» Reading passage
::::
There is no such thing as too much help, but there is a limit to it. Most people tend to think that if they do something for you, then they expect something back in turn. My question is this, has anyone ever stopped to think what it takes to help someone else that you know for a fact can not ever pay you back? I use to be the person that would allow anyone even if it was at my expense when helping. I do not do this anymore because if I were to give all of my blessings away to others who are not even trying to better themselves, what exactly does that leave me to enjoy? You have to set boundaries for yourself when it comes to helping others because if you don't, you will find yourself in an unfair situation. I found myself in loads of situations, and trying your best to get out of those situations can be tricky if you are not mentally prepared for them. I came from a traumatic background, and it was not an easy thing to deal with. I had no idea that the abuser was the person that set the stage for my future relationships with others. I know better now and I am blessed that God has his hands on my life no matter what I face.

You trust too much:

I use to be this person for years, and I never knew that my pain and hurt would attract the wrong kind of people to me. I am a survivor of child abuse and domestic violence, so I find it so easy to trust people, which should have been a bigger problem than what it was. Back then, I sought help for something that not too many people talked about in those days. Now we have the internet and computers, so it makes it easier to seek out the help that one needs to live through. I wish they had these resources and tools when I was a child back then because I know in my heart that things would have been different for me. I got sucked in the sack of fake and false information, which made me take a step back and relook around things that I was drawing to me that are not good.
::::
» What you should do
Answer these questions from the passage on helping others:
(a) According to the passage, what must you set for yourself when it comes to helping others?
(b) Of what two things does the writer say they are a survivor?
(c) What two things does the writer name as now making it easier to seek help?

Rows of spatial question data:
::::
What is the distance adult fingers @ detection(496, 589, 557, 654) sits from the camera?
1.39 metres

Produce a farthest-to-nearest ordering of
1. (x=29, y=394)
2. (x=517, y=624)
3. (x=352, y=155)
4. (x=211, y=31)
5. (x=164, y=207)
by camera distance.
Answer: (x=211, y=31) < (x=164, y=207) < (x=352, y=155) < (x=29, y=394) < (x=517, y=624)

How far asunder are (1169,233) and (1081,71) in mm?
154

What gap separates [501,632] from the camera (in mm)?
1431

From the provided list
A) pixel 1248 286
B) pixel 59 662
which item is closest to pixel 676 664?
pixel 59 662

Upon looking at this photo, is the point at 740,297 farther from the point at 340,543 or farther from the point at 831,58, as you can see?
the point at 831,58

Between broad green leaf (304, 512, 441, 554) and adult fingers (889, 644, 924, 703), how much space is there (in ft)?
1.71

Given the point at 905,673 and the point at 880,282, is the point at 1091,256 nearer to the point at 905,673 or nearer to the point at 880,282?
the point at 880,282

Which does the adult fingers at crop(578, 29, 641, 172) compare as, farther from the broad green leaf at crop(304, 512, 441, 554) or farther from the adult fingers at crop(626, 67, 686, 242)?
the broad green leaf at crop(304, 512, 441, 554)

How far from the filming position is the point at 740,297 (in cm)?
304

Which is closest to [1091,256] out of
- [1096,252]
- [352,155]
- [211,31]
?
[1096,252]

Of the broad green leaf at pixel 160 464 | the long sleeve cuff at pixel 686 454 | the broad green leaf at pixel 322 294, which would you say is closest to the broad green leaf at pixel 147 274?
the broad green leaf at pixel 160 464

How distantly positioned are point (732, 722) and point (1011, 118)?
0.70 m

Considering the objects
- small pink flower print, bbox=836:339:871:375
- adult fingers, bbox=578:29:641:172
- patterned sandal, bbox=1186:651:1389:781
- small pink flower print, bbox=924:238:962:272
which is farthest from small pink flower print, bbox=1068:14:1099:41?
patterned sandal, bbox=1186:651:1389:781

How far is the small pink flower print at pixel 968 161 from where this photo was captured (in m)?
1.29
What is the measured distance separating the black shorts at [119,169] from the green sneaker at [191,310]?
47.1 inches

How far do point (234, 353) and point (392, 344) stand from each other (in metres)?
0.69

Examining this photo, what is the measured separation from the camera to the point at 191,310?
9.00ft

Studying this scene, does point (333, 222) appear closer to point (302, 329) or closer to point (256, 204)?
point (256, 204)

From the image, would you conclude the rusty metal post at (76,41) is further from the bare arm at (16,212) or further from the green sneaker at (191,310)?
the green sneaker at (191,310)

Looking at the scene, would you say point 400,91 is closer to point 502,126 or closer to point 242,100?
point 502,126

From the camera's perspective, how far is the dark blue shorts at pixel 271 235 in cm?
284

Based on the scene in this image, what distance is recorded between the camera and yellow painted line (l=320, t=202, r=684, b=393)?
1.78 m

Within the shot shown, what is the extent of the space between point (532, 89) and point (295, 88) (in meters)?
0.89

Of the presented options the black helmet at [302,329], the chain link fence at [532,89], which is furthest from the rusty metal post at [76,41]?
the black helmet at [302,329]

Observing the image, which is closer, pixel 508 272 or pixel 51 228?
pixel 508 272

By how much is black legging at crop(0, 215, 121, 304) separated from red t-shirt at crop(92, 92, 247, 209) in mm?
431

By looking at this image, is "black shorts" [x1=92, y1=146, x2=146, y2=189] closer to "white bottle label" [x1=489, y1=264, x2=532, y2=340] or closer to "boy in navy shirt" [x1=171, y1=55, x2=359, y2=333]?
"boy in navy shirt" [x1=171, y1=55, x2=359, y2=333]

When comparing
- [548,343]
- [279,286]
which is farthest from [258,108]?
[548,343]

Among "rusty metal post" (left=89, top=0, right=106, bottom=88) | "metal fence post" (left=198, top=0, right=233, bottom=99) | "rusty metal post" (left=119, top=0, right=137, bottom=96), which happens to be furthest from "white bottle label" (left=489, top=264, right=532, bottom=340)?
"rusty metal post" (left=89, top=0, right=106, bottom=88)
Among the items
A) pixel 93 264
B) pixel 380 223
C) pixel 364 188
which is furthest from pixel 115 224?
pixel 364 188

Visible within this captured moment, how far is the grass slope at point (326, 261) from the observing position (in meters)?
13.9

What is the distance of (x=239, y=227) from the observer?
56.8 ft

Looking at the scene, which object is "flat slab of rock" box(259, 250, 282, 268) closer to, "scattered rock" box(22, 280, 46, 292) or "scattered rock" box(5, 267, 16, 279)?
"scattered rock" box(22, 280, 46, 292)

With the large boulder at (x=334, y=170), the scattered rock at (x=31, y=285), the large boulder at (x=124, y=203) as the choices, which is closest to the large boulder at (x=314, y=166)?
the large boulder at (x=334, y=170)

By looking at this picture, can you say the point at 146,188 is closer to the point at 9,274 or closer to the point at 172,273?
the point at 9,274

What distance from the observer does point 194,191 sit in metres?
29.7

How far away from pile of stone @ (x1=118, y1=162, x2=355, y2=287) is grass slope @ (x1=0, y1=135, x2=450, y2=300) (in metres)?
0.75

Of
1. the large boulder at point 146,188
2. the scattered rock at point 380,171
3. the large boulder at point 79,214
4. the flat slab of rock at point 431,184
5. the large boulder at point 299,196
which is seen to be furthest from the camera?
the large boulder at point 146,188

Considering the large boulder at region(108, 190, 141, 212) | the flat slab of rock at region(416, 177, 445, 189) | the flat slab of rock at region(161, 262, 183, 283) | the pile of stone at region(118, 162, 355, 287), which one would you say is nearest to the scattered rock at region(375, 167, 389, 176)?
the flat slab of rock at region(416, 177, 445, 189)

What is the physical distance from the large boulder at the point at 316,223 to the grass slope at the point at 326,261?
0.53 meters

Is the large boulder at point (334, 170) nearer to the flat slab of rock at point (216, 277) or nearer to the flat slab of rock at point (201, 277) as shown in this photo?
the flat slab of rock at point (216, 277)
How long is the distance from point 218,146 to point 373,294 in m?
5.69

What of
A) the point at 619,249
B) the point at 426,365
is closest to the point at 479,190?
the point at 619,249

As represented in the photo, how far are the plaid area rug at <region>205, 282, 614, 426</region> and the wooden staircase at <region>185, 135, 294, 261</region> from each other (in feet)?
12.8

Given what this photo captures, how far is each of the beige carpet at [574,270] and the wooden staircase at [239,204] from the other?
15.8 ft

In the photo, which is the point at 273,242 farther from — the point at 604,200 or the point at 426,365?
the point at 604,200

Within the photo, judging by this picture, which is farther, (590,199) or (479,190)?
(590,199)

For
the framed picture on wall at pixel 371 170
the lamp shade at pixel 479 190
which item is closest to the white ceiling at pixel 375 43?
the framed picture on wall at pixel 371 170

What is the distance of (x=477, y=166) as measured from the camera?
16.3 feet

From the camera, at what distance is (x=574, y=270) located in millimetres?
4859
::::
» Full response
(a) Boundaries.
(b) Child abuse and domestic violence.
(c) The internet and computers.